Она провела ладонью по его щеке.
— Я думаю, что никогда не понимала, насколько тебе было трудно.
— Есть еще одна причина, почему я не спал с другими. Это… это было бы все равно что порвать нить, которая, я чувствую, все еще существует между нами. Я не мог заставить себя это сделать.
Он отвернулся, жалея, что не может заставить себя пустить слезу. Наклонившись, он поцеловал ее в губы, потом молча встал и, не оборачиваясь, ушел. «Должен быть густой туман», — подумал он, вспомнив, как Роберт Тейлор играет такую сцену. Актер ушел, растворившись в тумане. А драматический исход Скэнлона сопровождался вонью, источаемой проезжавшим мимо грузовиком мусорщика. Он не понимал, почему так повел себя с Джейн. Может, чутье полицейского подсказало, что надо попробовать разжалобить ее, сыграть на материнском инстинкте. «Ну и черт с ним, в бою, любви и на Службе все средства хороши».
Глава 24
Мэри Энн Галлахер сидела на кровати в белой ночной сорочке и красила ногти на ногах. Острый запах ацетона наполнял комнату. Из приемника доносилась медленная музыка. Последняя гостья ушла час назад. Мэри Энн была рада, что осталась одна. Можно было потешиться мыслями о Харрисе и о событиях последних дней. С самого начала она поняла, что Харрис недооценил Скэнлона. Еще при первой встрече ей стало ясно, что лейтенанта надо остерегаться. Она увидела решимость в его темных проницательных глазах и поняла, что он очень опасен. Ведь она предупреждала Харриса, что надо поскорее выбросить это чертово оружие. Но нет, он захотел сделать все по-своему. Она никогда не могла понять мужского пристрастия к оружию. Адвокат сказал, что Харриса не смогут обвинить на суде, и она ему поверила. Но, что бы ни случилось с Харрисом, она была чиста. Ни Скэнлону, ни кому-либо другому никогда не доказать ее причастность к этому преступлению. «Проклятье! Я измазалась лаком», — выругалась она про себя. Взяла кусочек ваты, вытерла лак и начала красить по-новой.

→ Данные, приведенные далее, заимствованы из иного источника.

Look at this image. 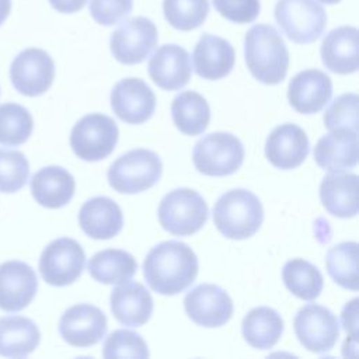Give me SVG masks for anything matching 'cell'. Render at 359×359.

Она была замужем за Галлахером достаточно долго, чтобы знать, что, даже если Харрис на суде будет все валить на нее, против нее не смогут выдвинуть никаких обвинений. Им нужен хотя бы один факт, подтверждающий ее соучастие. А таких фактов нет. Она об этом позаботилась. Харрис в одиночку покупал все, что было нужно. Это он угнал фургон и раздобыл грим. Чем больше она об этом размышляла, тем увереннее себя чувствовала.

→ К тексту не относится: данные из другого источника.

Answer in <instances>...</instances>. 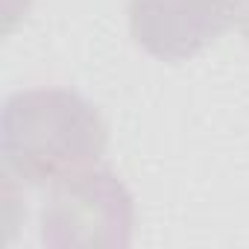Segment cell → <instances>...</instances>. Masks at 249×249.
I'll use <instances>...</instances> for the list:
<instances>
[{
	"mask_svg": "<svg viewBox=\"0 0 249 249\" xmlns=\"http://www.w3.org/2000/svg\"><path fill=\"white\" fill-rule=\"evenodd\" d=\"M132 196L108 167H88L50 185L41 208L47 246H126L132 240Z\"/></svg>",
	"mask_w": 249,
	"mask_h": 249,
	"instance_id": "7a4b0ae2",
	"label": "cell"
},
{
	"mask_svg": "<svg viewBox=\"0 0 249 249\" xmlns=\"http://www.w3.org/2000/svg\"><path fill=\"white\" fill-rule=\"evenodd\" d=\"M231 21V0H129L132 38L161 62L202 53Z\"/></svg>",
	"mask_w": 249,
	"mask_h": 249,
	"instance_id": "3957f363",
	"label": "cell"
},
{
	"mask_svg": "<svg viewBox=\"0 0 249 249\" xmlns=\"http://www.w3.org/2000/svg\"><path fill=\"white\" fill-rule=\"evenodd\" d=\"M108 144L100 111L71 88L18 91L3 106L0 153L24 185H53L94 167Z\"/></svg>",
	"mask_w": 249,
	"mask_h": 249,
	"instance_id": "6da1fadb",
	"label": "cell"
},
{
	"mask_svg": "<svg viewBox=\"0 0 249 249\" xmlns=\"http://www.w3.org/2000/svg\"><path fill=\"white\" fill-rule=\"evenodd\" d=\"M231 18L243 33V38L249 41V0H231Z\"/></svg>",
	"mask_w": 249,
	"mask_h": 249,
	"instance_id": "277c9868",
	"label": "cell"
}]
</instances>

Скоро ей начнут присылать страховку Галлахера. И тогда — привет, Европа и новая жизнь! Ох уж эти соблазнительные европейские мужчины с их красивыми фигурами и чарующим выговором. В какой-то мере она даже радовалась аресту Харриса. Будет легче бросить его. Она придумает какую-нибудь причину для отъезда и исчезнет.
Ей хотелось бы найти таких мужчин, которые смогут удовлетворить все ее желания и прихоти. В ее жизни больше не будет легавых, это уж точно! Ее тошнило от полицейских с их примитивными желаниями.
Звонок в дверь.
«О, дьявол! Разве эти противные дуры еще не ушли?» — подумала она.

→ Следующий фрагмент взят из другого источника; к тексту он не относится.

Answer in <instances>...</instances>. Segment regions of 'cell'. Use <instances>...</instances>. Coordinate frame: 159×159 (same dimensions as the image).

Сунув кисточку обратно в пузырек, она встала с кровати и взяла со стула розовый пеньюар. В дверь снова позвонили.
На ходу натягивая пеньюар, она подошла к двери.
— Да, кто там?
— Это я, Пэт.
Ругаясь про себя, Мэри Энн Галлахер стала открывать замок. Перед дверью маячила какая-то фигура. Она сжимала в руках оружие, готовясь нанести удар, как только покажется жертва. Блестящий пакет, в котором убийца принес оружие, валялся на полу. Коридор был пуст. Из других квартир не доносилось ни звука. Дом словно вымер.